Aufgaben
**a)** Welcher US-Bundesstaat kündigte laut dem Textauszug über Trumps Einreisebann als erster eine Klage gegen das Dekret an?
**b)** Erläutere anhand des Textauszugs über Trumps Einreisebann, weshalb Washingtons Justizminister Bob Ferguson gegen das Dekret vorgeht und was ein Sieg vor dem Bundesgericht in Seattle bewirken würde.
**c)** Setze den Textauszug über Trumps Einreisebann fort.

Textauszug
☆ ☆ ☆

Washington – Die Fehde zwischen Gegnern und Befürwortern des von Donald Trump verhängten Einreisebanns nimmt immer erbittertere Formen an. Während Washington als erster US-Bundesstaat eine Klage gegen Trumps Dekret ankündigte, entliess der Präsident die kommissarische Justizministerin kurz nach deren öffentlicher Kritik an seinem Erlass. Die Demokraten im Kongress proben den Aufstand – und selbst Ex-Präsident Barack Obama mischt sich nur zehn Tage nach seinem Ausscheiden aus dem Amt in die politische Debatte ein.
Washingtons Justizminister Bob Ferguson erklärte, wenn ein Sieg vor dem Bundesgericht in Seattle gelinge, mache dies Trumps Erlass in den gesamten USA ungültig. Das Dekret verstosse aus mehreren Gründen gegen die US-Verfassung. «Niemand steht über dem Gesetz, nicht einmal der Präsident.» In der Erklärung heisst es, die Klage werde mehreren Grosskonzernen unterstützt.

☆ ☆ ☆

Bereitgestellte Daten
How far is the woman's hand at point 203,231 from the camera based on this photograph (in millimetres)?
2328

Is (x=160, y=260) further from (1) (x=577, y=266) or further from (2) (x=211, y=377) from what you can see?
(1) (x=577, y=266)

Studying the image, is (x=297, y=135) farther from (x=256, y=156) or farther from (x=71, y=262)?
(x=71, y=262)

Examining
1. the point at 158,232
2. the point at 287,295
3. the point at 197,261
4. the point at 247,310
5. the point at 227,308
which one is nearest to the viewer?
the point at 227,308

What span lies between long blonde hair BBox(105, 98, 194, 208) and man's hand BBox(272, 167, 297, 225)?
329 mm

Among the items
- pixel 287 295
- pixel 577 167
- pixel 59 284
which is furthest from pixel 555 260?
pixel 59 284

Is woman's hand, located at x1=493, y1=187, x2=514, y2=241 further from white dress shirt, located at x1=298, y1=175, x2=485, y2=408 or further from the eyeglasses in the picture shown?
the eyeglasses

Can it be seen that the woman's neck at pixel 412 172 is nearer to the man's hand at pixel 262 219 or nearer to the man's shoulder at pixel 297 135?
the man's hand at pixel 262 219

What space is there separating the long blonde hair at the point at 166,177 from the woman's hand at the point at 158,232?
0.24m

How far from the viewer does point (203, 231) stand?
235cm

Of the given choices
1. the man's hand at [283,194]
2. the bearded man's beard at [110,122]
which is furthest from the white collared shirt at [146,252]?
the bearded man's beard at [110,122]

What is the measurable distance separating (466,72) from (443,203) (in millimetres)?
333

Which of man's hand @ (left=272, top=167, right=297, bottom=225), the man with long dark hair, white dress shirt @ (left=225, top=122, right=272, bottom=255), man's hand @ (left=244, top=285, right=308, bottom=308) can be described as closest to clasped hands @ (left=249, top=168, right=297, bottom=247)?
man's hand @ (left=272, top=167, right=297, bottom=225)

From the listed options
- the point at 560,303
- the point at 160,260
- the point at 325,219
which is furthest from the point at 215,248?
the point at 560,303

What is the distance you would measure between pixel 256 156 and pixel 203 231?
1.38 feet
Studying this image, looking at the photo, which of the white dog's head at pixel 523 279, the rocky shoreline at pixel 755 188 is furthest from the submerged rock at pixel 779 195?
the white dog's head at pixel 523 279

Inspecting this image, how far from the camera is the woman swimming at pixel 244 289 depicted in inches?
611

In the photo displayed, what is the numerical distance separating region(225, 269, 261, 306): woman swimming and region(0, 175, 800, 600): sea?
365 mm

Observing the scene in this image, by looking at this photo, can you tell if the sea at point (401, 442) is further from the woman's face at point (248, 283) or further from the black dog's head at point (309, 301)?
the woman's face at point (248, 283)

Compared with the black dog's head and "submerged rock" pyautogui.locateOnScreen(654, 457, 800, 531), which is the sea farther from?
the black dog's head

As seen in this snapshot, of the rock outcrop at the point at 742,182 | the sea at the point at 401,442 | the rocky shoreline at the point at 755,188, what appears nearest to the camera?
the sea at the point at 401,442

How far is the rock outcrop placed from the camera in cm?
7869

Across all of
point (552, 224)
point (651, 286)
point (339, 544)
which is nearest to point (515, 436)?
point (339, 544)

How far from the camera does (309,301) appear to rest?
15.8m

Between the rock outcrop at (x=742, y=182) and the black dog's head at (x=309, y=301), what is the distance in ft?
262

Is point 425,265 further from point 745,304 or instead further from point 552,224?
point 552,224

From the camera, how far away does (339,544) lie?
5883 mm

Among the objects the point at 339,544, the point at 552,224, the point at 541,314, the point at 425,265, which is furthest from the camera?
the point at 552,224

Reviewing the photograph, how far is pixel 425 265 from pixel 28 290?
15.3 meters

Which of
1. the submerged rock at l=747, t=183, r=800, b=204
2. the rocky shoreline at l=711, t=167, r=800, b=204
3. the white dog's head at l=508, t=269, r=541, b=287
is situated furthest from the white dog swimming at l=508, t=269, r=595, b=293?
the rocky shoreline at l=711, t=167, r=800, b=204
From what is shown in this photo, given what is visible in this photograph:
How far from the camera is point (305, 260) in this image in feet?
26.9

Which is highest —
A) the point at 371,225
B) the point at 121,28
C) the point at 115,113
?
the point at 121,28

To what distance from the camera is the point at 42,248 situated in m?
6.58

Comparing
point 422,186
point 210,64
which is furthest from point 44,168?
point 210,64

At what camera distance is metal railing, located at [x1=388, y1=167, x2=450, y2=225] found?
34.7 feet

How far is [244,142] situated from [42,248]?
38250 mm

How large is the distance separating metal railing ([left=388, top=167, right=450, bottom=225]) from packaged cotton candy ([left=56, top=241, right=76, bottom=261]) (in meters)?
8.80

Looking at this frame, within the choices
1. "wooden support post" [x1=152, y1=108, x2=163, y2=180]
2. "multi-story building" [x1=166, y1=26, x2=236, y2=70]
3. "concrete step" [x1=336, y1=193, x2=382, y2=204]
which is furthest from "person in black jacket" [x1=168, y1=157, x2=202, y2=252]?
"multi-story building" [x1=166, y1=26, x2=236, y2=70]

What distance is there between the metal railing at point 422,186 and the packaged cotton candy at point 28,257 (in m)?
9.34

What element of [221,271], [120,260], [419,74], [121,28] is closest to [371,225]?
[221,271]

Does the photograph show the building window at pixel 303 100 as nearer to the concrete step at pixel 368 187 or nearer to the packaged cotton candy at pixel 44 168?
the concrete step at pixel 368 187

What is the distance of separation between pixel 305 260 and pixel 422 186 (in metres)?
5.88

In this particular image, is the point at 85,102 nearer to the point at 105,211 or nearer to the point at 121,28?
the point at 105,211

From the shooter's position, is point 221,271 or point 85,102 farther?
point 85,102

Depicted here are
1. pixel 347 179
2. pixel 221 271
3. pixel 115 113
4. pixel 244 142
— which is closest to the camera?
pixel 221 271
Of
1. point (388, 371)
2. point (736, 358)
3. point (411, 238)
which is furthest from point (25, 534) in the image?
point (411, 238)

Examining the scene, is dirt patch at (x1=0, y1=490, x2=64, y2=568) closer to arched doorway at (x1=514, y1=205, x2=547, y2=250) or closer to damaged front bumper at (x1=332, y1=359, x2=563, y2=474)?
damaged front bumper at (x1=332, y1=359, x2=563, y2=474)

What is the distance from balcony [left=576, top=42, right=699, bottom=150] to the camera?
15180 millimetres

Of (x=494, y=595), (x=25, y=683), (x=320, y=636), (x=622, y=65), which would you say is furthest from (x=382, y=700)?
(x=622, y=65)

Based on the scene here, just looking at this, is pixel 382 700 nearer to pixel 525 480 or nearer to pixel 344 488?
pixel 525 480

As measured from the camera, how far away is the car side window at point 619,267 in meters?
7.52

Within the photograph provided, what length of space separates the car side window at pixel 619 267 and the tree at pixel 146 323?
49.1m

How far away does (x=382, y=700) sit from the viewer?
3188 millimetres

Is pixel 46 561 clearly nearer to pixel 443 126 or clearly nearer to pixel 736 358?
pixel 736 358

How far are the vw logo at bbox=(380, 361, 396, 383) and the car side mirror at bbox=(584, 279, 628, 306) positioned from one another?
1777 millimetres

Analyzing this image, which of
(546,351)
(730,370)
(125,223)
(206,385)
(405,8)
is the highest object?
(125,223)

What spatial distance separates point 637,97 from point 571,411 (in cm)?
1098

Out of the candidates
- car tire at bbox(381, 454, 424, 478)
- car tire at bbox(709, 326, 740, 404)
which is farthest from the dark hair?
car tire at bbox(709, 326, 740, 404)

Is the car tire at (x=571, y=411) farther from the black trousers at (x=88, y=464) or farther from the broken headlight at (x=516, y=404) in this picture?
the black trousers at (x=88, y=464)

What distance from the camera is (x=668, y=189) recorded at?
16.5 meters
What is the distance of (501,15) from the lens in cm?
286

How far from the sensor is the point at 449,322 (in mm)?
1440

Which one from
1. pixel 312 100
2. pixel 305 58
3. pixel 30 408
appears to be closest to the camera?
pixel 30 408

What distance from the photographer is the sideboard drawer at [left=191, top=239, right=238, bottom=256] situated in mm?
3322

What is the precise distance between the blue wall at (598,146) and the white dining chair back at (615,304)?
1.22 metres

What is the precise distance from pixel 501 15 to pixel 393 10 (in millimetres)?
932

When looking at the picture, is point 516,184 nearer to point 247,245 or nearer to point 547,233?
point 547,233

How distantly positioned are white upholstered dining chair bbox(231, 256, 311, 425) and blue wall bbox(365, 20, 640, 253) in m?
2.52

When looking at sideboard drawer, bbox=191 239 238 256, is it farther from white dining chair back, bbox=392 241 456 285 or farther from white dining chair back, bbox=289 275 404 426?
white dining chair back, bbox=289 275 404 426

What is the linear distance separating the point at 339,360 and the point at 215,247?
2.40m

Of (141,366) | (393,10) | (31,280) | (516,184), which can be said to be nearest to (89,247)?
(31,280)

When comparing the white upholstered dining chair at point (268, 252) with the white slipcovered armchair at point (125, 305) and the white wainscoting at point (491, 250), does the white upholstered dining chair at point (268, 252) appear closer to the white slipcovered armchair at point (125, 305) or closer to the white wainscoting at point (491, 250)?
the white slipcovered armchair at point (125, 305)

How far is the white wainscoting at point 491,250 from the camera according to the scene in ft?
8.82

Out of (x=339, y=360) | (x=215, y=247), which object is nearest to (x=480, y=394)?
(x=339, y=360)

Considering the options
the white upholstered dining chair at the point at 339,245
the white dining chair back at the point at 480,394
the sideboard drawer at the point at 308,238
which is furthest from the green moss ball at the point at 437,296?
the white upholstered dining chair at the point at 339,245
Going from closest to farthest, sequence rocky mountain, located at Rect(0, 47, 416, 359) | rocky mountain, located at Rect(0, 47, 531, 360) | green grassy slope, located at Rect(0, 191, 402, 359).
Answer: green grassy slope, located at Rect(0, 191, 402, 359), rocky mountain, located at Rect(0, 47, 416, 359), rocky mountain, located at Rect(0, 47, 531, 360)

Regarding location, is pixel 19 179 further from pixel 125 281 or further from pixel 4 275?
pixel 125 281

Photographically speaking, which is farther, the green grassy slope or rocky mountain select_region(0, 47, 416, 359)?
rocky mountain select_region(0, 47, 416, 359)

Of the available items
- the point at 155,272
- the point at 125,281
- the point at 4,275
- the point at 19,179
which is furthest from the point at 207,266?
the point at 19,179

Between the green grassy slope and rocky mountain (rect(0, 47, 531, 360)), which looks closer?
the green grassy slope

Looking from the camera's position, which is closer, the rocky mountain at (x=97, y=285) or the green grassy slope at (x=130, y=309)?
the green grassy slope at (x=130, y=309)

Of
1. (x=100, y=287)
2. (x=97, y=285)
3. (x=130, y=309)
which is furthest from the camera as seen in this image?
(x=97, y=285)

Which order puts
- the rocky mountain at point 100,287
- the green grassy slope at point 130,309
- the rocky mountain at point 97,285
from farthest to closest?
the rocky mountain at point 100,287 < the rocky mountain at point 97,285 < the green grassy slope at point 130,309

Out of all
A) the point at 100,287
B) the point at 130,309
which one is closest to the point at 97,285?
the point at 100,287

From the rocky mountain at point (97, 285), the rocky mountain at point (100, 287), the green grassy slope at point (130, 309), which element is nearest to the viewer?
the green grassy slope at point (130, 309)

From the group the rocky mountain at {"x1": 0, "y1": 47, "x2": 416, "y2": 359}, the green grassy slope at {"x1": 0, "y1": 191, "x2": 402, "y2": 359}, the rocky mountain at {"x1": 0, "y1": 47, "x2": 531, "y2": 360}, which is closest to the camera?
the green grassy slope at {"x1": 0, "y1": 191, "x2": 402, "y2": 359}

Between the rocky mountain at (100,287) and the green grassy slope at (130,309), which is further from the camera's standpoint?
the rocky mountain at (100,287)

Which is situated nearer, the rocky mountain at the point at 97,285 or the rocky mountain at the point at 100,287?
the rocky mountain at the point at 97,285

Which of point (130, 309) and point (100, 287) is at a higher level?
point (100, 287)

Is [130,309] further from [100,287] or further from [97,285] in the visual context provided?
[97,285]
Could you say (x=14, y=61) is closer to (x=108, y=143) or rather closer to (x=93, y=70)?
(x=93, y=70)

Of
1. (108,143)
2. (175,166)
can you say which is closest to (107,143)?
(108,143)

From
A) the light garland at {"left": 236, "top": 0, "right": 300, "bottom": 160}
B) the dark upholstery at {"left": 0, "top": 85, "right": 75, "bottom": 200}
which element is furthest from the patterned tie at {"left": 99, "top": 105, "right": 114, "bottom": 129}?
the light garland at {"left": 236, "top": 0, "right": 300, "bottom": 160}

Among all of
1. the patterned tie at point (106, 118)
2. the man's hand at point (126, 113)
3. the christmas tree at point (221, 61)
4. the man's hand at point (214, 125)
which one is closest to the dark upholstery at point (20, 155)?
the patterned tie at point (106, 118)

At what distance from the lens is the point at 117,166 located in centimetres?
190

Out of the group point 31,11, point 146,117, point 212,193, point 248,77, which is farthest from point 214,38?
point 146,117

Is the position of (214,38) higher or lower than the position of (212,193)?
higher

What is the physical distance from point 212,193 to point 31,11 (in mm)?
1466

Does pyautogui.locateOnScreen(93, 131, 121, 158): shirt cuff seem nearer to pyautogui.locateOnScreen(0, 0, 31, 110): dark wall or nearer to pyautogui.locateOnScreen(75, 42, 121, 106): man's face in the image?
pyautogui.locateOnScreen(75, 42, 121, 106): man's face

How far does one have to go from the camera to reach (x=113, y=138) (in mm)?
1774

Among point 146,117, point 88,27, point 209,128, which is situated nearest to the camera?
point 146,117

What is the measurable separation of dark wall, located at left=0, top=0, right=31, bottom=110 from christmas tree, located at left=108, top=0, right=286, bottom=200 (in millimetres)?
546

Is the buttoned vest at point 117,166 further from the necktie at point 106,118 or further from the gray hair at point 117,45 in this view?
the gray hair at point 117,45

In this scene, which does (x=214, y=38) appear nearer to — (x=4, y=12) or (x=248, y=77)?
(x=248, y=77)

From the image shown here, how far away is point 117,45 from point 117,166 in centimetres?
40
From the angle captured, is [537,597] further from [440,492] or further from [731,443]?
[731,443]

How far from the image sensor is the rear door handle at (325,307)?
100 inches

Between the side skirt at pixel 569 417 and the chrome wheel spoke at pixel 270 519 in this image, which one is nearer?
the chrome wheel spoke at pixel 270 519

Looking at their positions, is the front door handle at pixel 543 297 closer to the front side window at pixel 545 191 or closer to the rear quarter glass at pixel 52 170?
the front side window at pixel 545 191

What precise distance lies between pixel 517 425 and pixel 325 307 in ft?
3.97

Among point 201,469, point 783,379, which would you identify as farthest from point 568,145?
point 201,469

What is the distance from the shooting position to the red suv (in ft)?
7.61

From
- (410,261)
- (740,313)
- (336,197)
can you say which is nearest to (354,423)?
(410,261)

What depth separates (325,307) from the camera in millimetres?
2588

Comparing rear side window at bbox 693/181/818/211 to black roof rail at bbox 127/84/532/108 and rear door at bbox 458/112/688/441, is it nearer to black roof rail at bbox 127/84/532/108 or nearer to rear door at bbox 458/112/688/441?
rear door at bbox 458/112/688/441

☆ ☆ ☆

Lösungen
**a)** Washington

**b)** Ferguson hält das Dekret aus mehreren Gründen für verfassungswidrig und betont, dass niemand über dem Gesetz stehe, nicht einmal der Präsident. Ein Sieg vor dem Bundesgericht in Seattle würde Trumps Erlass nach seinen Worten in den gesamten USA ungültig machen.

**c)**
Trump hatte am Freitag einen 90-tägigen Einreisestopp für Menschen aus den mehrheitlich muslimischen Ländern Syrien, Iran, Irak, Sudan, Somalia, Libyen und Jemen verfügt. Flüchtlinge aus aller Welt sind für 120 Tage ausgesperrt, jene aus Syrien sogar auf unbestimmte Zeit. Der Erlass rief in den USA wie international massive Kritik aus Politik, Sport, Kultur und Wirtschaft hervor. Bei Trumps Anhängern und ihm zugeneigten Medien kam der Erlass hingegen sehr gut an: Trump löse genau das ein, was er im Wahlkampf versprochen habe, hiess es.
«Das Justizministerium verraten»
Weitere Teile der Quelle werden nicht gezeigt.